Fachliche Zuordnung Religionswissenschaft und Judaistik
Förderung Förderung von 2015 bis 2022
Projektkennung Deutsche Forschungsgemeinschaft (DFG) - Projektnummer 279800392
 
Erstellungsjahr 2023

Zusammenfassung der Projektergebnisse

Das Projekt erforschte das philosophische Werk des italienisch-jüdischen Exegeten und Philosophen Obadja Sforno (ca. 1475–1550). Der Traktat „Licht der Völker“ (hebr. Or ʿAmmim (Bologna, 1537/38; lateinische Ausgabe Lumen Gentium (Bologna, 1548)) wurde im Rahmen des Projektes neu ediert und zusammen mit zwei englischen Übersetzungen vorgelegt. Die Analyse des Werkes enthüllt die komplexe Genese des Textes: Das bisher in der Sekundärliteratur verbreitete lineare Modell eines hebräischen Originals und seiner lateinischen Übersetzung, die lediglich als ein „Abzweig“ von Sfornos auf ein jüdisches Publikum fixierten Aktivitäten zu verstehen sei, stellt sich dabei als überholt dar. Sforno’s Werk muss als Ergebnis reziproker Beeinflussung von christlich-lateinischer und jüdischhebräischer philosophischer Tradition begriffen werden. In seinem komplementären Charakter als scholastische Summa und philosophische Bibelexegese wandte sich der Autor gleichermaßen an eine jüdische, wie eine christliche Leserschaft. Sfornos Kontakte zu christlichen Theologen, Humanisten und Reformern waren dabei womöglich für die Entstehung des Werkes von ausschlaggebender Bedeutung. Das Projekt veröffentlichte dazu einen Sammelband mit zwölf Beiträgen von zwei Konferenzen (2017, 2018), die Sfornos literarisches Schaffen in der Begegnung von Philosophie und Exegese erstmals in seiner Breite und Eigenständigkeit betrachten.

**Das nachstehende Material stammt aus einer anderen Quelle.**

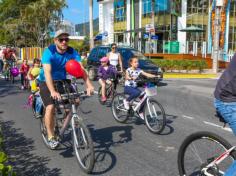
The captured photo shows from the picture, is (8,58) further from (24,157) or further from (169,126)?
(24,157)

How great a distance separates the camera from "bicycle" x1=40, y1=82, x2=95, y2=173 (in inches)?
196

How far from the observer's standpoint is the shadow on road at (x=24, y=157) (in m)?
5.24

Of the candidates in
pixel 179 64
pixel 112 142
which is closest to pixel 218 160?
pixel 112 142

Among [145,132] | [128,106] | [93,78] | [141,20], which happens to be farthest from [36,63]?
[141,20]

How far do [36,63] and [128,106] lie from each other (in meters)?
4.64

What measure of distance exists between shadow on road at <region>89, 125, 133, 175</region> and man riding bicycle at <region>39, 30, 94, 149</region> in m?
0.77

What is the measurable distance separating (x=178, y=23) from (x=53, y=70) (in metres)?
33.6

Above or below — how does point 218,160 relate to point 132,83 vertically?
below

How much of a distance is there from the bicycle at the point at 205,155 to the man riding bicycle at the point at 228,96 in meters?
0.12

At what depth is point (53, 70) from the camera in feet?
19.0

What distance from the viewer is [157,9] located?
41.3 m

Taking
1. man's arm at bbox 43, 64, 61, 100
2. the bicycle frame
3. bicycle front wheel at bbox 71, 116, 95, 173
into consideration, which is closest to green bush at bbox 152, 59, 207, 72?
man's arm at bbox 43, 64, 61, 100

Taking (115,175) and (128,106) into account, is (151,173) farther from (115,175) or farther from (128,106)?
(128,106)

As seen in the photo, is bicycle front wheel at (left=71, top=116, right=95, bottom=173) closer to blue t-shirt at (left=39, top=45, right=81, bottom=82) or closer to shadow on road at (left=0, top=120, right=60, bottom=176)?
shadow on road at (left=0, top=120, right=60, bottom=176)
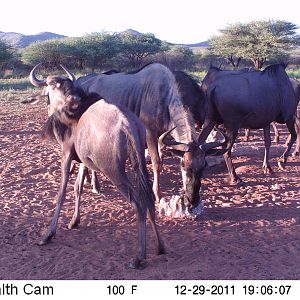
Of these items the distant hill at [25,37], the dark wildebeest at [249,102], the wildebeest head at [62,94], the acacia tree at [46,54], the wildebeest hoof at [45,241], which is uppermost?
the distant hill at [25,37]

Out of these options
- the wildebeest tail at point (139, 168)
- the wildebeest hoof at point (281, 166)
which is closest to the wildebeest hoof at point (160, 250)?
the wildebeest tail at point (139, 168)

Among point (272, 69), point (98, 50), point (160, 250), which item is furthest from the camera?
point (98, 50)

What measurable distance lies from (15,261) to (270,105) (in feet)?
18.0

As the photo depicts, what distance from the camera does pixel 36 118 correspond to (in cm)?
1416

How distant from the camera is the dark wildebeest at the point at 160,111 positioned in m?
5.91

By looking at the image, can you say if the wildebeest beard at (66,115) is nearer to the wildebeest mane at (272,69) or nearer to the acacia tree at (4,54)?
the wildebeest mane at (272,69)

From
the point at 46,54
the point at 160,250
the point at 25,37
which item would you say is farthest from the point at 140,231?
the point at 25,37

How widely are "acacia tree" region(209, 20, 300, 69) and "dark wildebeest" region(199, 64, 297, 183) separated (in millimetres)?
29724

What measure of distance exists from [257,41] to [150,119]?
3455 centimetres

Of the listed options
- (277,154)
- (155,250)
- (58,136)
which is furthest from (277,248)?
(277,154)

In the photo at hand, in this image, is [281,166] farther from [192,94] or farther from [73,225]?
[73,225]

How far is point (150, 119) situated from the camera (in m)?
6.84

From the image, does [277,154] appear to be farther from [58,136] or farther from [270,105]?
[58,136]

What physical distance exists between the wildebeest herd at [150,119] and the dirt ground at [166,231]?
0.28 m
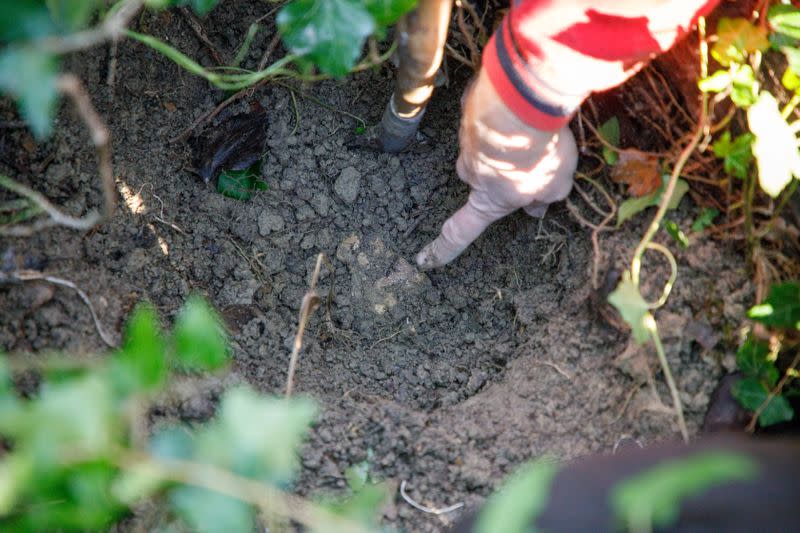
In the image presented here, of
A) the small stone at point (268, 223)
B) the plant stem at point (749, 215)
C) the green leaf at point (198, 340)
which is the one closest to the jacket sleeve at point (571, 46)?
the plant stem at point (749, 215)

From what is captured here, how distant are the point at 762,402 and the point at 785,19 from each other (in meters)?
0.70

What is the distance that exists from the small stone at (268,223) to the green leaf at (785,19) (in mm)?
1139

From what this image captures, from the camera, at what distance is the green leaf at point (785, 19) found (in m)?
1.25

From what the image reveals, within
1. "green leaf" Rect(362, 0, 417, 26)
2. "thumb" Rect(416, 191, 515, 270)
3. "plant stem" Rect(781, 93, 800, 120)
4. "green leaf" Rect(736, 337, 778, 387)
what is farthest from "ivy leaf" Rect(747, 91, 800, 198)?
"green leaf" Rect(362, 0, 417, 26)

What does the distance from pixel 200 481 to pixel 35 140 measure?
0.89 metres

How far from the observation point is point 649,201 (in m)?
1.43

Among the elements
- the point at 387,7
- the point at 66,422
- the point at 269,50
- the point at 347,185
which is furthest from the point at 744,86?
the point at 66,422

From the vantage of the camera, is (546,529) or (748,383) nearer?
(546,529)

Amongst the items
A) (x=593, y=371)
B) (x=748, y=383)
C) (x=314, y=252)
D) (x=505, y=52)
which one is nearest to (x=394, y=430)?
(x=593, y=371)

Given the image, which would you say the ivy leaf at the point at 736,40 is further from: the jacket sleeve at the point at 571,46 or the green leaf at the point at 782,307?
the green leaf at the point at 782,307

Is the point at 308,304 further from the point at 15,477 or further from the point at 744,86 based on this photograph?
the point at 744,86

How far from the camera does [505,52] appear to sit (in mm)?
1334

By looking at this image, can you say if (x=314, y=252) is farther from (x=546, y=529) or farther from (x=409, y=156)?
(x=546, y=529)

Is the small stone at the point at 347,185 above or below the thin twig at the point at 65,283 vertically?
below
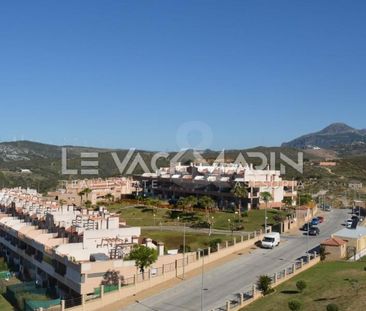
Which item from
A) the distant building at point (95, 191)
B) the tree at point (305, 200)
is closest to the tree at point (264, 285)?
the tree at point (305, 200)

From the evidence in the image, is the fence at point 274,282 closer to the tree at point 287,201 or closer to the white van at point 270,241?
the white van at point 270,241

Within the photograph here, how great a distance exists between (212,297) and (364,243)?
76.7 feet

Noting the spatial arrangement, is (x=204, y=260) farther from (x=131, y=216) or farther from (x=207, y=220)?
(x=131, y=216)

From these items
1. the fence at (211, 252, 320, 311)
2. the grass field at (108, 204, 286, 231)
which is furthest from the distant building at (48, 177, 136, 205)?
the fence at (211, 252, 320, 311)

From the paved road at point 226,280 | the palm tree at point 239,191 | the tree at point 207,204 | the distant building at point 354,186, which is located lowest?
the paved road at point 226,280

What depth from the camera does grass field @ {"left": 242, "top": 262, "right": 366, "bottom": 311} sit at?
121 ft

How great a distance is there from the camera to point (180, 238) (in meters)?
66.8

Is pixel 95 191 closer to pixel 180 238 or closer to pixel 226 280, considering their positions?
pixel 180 238

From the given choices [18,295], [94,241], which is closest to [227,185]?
[94,241]

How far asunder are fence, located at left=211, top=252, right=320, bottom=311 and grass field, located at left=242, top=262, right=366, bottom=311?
52 centimetres

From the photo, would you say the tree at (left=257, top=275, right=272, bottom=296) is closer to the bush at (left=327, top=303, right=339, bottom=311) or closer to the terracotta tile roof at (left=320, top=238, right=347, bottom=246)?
the bush at (left=327, top=303, right=339, bottom=311)

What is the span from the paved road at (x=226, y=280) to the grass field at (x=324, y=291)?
10.4 feet

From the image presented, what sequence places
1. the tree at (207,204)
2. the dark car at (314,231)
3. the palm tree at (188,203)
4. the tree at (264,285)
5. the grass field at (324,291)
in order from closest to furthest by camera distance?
the grass field at (324,291)
the tree at (264,285)
the dark car at (314,231)
the tree at (207,204)
the palm tree at (188,203)

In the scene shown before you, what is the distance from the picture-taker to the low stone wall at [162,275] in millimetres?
40019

Sforno zeigt als eigenwilliger Interpret von Averroes, der sowohl aus dessen eigenständigen Werken als auch seinen Aristoteles-Kommentaren schöpft. Er strebte dabei keine grundsätzliche Widerlegung aristotelischer Philosophie, sondern vielmehr eine religionsphilosophische Synthese in der Nachfolge Moses Maimonides‘ an. Durch Recherchen zum Autor einer Handschrift eines hebräischen Kommentars zum Or ʿAmmim gelang im Projekt außerdem die Identifizierung von Sforno’s Schüler Elia di Nola (ca. 1510–1580), der nicht nur als Verfasser jenes Kommentars (unter seinem Alias „Elia di Butrio“), sondern auch als Anonymus eines in einer Handschrift erhaltenen umfangreichen Psalmen-Kommentars aufgedeckt werden konnte. Damit wurde das Werk von Sfornos wichtigstem Schüler erstmals greifbar. Im Rahmen der Dissertationsprojekte von Florian Dunklau (Kommentar) und R. Moshe Kravetz (Psalmen), die über die Projektlaufzeit hinaus beide Handschriften edieren, wurde so ein neuer wissenschaftlichen Zugang zu Sfornos Kreis von Schülern und Rezipienten erschlossen.